If you’re looking for the best **A Mathematician’s Apology quotes** you’ve come to the right place. We compiled a list of 15 quotes that best summarise the message of G.H. Hardy in A Mathematician’s Apology. Let these quotes inspire you!

## A Mathematician’s Apology Quotes

[I was advised] to read Jordan’s ‘Cours d’analyse’; and I shall never forget the astonishment with which I read that remarkable work, the first inspiration for so many mathematicians of my generation, and learnt for the first time as I read it what mathematics really meant.

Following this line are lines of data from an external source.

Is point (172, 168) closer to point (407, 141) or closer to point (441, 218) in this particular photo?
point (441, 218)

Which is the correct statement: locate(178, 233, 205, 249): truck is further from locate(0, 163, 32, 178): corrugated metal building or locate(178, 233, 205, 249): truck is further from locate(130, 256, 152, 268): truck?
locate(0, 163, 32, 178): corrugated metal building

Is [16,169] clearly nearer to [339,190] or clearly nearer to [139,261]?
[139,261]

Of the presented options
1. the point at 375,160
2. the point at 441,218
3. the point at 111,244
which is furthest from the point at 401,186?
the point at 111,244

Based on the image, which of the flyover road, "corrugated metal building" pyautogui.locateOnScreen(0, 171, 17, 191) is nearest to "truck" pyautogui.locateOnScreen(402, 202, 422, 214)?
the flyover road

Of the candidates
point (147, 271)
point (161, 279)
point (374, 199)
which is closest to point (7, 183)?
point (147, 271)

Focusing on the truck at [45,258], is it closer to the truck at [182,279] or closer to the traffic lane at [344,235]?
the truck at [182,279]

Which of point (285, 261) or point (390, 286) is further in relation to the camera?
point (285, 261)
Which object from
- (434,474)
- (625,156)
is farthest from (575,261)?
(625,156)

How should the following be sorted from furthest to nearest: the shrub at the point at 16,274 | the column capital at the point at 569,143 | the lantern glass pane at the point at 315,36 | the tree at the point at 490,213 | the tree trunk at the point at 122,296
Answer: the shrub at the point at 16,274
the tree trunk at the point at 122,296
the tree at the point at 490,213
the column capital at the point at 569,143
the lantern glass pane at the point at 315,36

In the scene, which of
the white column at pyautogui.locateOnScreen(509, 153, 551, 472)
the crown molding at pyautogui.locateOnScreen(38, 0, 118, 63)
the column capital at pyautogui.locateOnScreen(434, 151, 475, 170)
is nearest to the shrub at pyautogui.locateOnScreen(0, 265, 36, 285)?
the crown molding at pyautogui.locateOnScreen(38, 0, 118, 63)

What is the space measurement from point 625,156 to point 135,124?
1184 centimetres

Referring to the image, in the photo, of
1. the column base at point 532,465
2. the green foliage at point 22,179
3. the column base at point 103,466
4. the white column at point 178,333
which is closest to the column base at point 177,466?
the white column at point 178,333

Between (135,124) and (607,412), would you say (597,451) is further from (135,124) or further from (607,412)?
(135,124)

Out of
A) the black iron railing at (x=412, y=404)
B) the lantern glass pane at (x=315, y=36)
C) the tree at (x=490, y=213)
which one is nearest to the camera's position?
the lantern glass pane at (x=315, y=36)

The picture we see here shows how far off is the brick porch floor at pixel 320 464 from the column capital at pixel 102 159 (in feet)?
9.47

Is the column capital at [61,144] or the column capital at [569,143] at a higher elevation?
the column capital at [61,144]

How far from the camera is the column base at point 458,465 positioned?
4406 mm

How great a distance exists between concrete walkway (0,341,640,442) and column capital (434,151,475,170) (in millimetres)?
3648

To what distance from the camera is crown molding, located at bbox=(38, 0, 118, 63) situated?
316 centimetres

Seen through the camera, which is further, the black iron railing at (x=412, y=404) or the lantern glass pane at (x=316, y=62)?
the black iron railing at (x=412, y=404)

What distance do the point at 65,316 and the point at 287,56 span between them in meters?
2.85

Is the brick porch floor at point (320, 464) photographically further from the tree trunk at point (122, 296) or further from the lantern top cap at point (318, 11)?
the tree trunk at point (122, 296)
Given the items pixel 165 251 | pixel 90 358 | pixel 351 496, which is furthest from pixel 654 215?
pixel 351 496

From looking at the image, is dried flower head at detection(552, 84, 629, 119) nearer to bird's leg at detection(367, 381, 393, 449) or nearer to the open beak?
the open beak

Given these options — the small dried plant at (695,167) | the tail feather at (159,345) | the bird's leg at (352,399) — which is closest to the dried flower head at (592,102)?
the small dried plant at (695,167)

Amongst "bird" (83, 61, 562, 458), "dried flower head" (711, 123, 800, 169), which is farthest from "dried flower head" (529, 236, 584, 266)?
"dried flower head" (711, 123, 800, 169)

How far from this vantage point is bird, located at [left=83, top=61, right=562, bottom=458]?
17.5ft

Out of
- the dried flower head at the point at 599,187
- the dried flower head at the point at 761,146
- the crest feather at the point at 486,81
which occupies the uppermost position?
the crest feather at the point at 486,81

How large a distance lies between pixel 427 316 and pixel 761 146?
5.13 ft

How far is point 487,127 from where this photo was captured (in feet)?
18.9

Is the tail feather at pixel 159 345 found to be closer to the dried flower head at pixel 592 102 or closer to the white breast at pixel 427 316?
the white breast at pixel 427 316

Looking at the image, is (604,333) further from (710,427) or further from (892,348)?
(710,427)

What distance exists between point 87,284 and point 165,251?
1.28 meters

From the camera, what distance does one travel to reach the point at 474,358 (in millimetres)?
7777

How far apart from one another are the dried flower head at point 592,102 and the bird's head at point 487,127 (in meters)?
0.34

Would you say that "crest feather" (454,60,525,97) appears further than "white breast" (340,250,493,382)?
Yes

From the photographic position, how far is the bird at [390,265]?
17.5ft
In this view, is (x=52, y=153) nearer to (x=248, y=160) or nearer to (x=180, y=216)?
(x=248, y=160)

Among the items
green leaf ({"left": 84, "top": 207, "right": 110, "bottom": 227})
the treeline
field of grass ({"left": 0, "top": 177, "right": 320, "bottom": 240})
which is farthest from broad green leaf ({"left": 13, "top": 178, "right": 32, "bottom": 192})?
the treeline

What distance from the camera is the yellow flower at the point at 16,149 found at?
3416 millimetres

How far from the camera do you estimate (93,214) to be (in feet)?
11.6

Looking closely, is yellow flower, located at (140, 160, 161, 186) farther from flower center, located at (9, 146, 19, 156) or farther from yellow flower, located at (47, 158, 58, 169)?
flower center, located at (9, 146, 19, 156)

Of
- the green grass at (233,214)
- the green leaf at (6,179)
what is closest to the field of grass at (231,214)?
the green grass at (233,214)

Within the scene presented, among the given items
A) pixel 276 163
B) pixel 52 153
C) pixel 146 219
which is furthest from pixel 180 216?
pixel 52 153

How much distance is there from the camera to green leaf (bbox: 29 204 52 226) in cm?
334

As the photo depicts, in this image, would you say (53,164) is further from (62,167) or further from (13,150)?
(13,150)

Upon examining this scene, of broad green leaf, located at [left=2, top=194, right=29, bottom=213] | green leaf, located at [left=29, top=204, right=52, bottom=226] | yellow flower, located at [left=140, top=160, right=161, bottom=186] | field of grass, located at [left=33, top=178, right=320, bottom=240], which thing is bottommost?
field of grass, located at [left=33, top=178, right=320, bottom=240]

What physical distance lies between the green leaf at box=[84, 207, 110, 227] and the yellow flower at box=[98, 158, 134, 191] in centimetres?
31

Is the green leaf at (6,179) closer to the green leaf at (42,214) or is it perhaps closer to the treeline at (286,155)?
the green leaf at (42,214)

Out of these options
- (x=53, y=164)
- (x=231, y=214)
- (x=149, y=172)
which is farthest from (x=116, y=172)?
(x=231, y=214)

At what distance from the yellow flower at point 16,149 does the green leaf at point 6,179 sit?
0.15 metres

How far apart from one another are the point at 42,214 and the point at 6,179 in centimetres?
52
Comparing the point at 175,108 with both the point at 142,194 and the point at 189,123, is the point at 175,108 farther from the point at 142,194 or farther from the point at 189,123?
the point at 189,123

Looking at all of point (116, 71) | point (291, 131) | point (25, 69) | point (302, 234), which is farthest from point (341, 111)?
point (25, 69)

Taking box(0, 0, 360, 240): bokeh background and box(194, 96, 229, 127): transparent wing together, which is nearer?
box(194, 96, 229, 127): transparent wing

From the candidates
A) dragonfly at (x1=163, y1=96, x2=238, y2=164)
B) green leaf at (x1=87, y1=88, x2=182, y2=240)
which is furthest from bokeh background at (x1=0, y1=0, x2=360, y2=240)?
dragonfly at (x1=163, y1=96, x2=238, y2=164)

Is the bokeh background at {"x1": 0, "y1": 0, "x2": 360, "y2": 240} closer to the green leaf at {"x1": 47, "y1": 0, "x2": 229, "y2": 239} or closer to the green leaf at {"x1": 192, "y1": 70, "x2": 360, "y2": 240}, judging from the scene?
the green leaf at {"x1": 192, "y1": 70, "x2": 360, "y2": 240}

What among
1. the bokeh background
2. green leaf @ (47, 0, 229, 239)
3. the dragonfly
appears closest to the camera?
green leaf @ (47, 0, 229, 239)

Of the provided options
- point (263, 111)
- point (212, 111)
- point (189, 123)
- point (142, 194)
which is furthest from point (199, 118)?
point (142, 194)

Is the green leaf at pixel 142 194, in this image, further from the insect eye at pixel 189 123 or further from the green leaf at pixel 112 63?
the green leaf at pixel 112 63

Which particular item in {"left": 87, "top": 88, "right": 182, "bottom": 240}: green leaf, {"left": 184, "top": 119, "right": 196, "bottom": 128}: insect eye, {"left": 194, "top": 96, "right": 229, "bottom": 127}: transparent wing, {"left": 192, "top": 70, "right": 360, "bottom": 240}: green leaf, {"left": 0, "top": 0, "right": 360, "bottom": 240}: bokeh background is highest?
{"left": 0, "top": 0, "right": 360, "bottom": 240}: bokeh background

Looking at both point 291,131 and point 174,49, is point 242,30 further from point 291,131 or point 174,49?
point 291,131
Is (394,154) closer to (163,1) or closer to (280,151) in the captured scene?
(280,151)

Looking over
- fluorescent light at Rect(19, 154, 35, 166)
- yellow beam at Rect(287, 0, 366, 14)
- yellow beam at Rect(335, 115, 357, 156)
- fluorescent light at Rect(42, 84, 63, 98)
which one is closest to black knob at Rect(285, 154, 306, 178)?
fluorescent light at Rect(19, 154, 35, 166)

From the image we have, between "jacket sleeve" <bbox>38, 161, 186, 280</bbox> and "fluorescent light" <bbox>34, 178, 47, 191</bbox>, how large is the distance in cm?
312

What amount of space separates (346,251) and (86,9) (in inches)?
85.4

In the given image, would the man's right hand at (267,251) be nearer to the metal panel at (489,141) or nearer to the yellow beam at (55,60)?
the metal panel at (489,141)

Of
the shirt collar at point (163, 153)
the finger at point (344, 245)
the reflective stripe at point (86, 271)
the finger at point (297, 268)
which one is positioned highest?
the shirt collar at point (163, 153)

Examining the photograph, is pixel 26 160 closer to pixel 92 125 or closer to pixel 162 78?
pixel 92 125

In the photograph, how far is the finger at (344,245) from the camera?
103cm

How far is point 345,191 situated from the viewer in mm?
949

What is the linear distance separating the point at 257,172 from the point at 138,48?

— G.H. Hardy, A Mathematician’s Apology

The play is independent of the pages on which it is printed, and ‘pure geometries’ are independent of lecture rooms, or of any other detail of the physical world.

— G.H. Hardy, A Mathematician’s Apology

I believe that mathematical reality lies outside us, that our function is to discover or observe it, and that the theorems which we prove, and which we describe grandiloquently as our ‘creations’, are simply our notes of our observations. This view has been held, in one form or another, by many philosophers of high reputation from Plato onwards.

— G.H. Hardy, A Mathematician’s Apology

The mathematician’s patterns, like the painter’s or the poet’s must be beautiful; the ideas like the colours or the words, must fit together in a harmonious way. Beauty is the first test: there is no permanent place in the world for ugly mathematics.

— G.H. Hardy, A Mathematician’s Apology

Most people have some appreciation of mathematics, just as most people can enjoy a pleasant tune; and there are probably more people really interested in mathematics than in music. Appearances suggest the contrary, but there are easy explanations. Music can be used to stimulate mass emotion, while mathematics cannot; and musical incapacity is recognized (no doubt rightly) as mildly discreditable, whereas most people are so frightened of the name of mathematics that they are ready, quite unaffectedly, to exaggerate their own mathematical stupidity

— G.H. Hardy, A Mathematician’s Apology

[Regarding mathematics, ] there are now few studies more generally recognized, for good reasons or bad, as profitable and praiseworthy. This may be true; indeed it is probable, since the sensational triumphs of Einstein, that stellar astronomy and atomic physics are the only sciences which stand higher in popular estimation.

— G.H. Hardy, A Mathematician’s Apology

A mathematician, like a painter or a poet, is a maker of patterns. If his patterns are more permanent than their, it is because they are made with ideas.

— G.H. Hardy, A Mathematician’s Apology

The geometer offers to the physicist a whole set of maps from which to choose. One map, perhaps, will fit the facts better than others, and then the geometry which provides that particular map will be the geometry most important for applied mathematics.

— G.H. Hardy, A Mathematician’s Apology

Reductio ad absurdum, which Euclid loved so much, is one of a mathematician’s finest weapons. It is a far finer gambit than any chess play: a chess player may offer the sacrifice of a pawn or even a piece, but a mathematician offers the game.

— G.H. Hardy, A Mathematician’s Apology

A mathematician, like a painter or a poet, is a maker of poems. If his patterns are more permanent than theirs, it is because they are made with ideas.

— G.H. Hardy, A Mathematician’s Apology

No mathematician should ever allow him to forget that mathematics, more than any other art or science, is a young man’s game. … Galois died at twenty-one, Abel at twenty-seven, Ramanujan at thirty-three, Riemann at forty. There have been men who have done great work later; … [but] I do not know of a single instance of a major mathematical advance initiated by a man past fifty. … A mathematician may still be competent enough at sixty, but it is useless to expect him to have original ideas.

— G.H. Hardy, A Mathematician’s Apology

Real mathematics must be justified as art if it can be justified at all.

— G.H. Hardy, A Mathematician’s Apology

[It] is hardly possible to maintain seriously that the evil done by science is not altogether outweighed by the good. For example, if ten million lives were lost in every war, the net effect of science would still have been to increase the average length of life.

— G.H. Hardy, A Mathematician’s Apology

It seems that mathematical ideas are arranged somehow in strata, the ideas in each stratum being linked by a complex of relations both among themselves and with those above and below. The lower the stratum, the deeper (and in general more difficult) the idea. Thus the idea of an ‘irrational’ is deeper than that of an integer; and Pythagoras’s theorem is, for that reason, deeper than Euclid’s.

— G.H. Hardy, A Mathematician’s Apology

In these days of conflict between ancient and modern studies, there must surely be something to be said for a study which did not begin with Pythagoras, and will not end with Einstein, but is the oldest and the youngest of all.

— G.H. Hardy, A Mathematician’s Apology

Archimedes will be remembered when Aeschylus is forgotten, because languages die and mathematical ideas do not. “Immortality” may be a silly word, but probably a mathematician has the best chance of whatever it may mean.